The White House issued a scathing response Tuesday evening to the New York Times story that claimed President Trump and his family engaged in potentially fraudulent tax maneuvers that substantially increased the fortune he received from his parents.
"Fred Trump has been gone for nearly twenty years and it’s sad to witness this misleading attack against the Trump family by the failing New York Times. Many decades ago the IRS reviewed and signed off on these transactions," White House press secretary Sarah Sanders wrote in a statement Tuesday evening. "The New York Times’ and other media outlets‘ credibility with the American people is at an all time low because they are consumed with attacking the president and his family 24/7 instead of reporting the news."
"The truth is the market is at an all-time high, unemployment is at a fifty year low, taxes for families and businesses have been cut, wages are up, farmers and workers are empowered from better trade deals, and America’s military is stronger than ever, yet the New York Times can rarely find anything positive about the President and his tremendous record of success to report," Sanders wrote. "Perhaps another apology from the New York Times, like the one they had to issue after they got the 2016 election so embarrassingly wrong, is in order."
Sanders' response came hours after the Times reported the president received the equivalent of at least $413 million from his father Fred Trump's real estate empire over the course of his lifetime, from childhood to today. A large portion of those funds reportedly came to Trump in exchange for his help in dodging taxes.
[More: Trump family’s fraud allegations under scrutiny by New York State]
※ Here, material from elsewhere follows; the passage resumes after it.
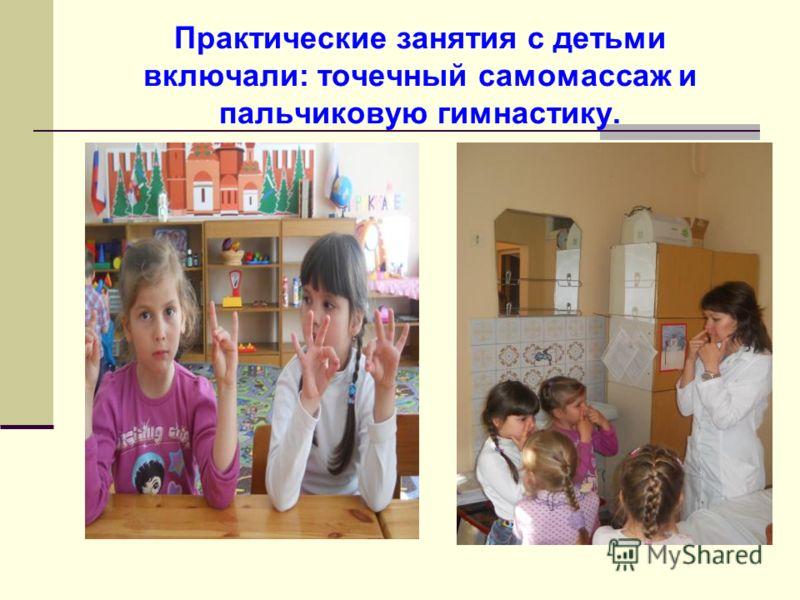 Практические занятия с детьми включали: точечный самомассаж и пальчиковую гимнастику.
The story goes on to detail how Trump and his siblings created a fake corporation in order to disguise millions of dollars in gifts from their parents. The story also claims that Trump helped conjure a strategy to undervalue the real estate holdings of his parents by hundreds of millions of dollars. That effort helped drastically reduce the tax liability owed on those properties when they were transferred to the Trump children.
In total, the Times found that Fred Trump transferred more than $1 billion in wealth to his children. That amount could have been subject to a tax bill of at least $550 million under the then-tax code.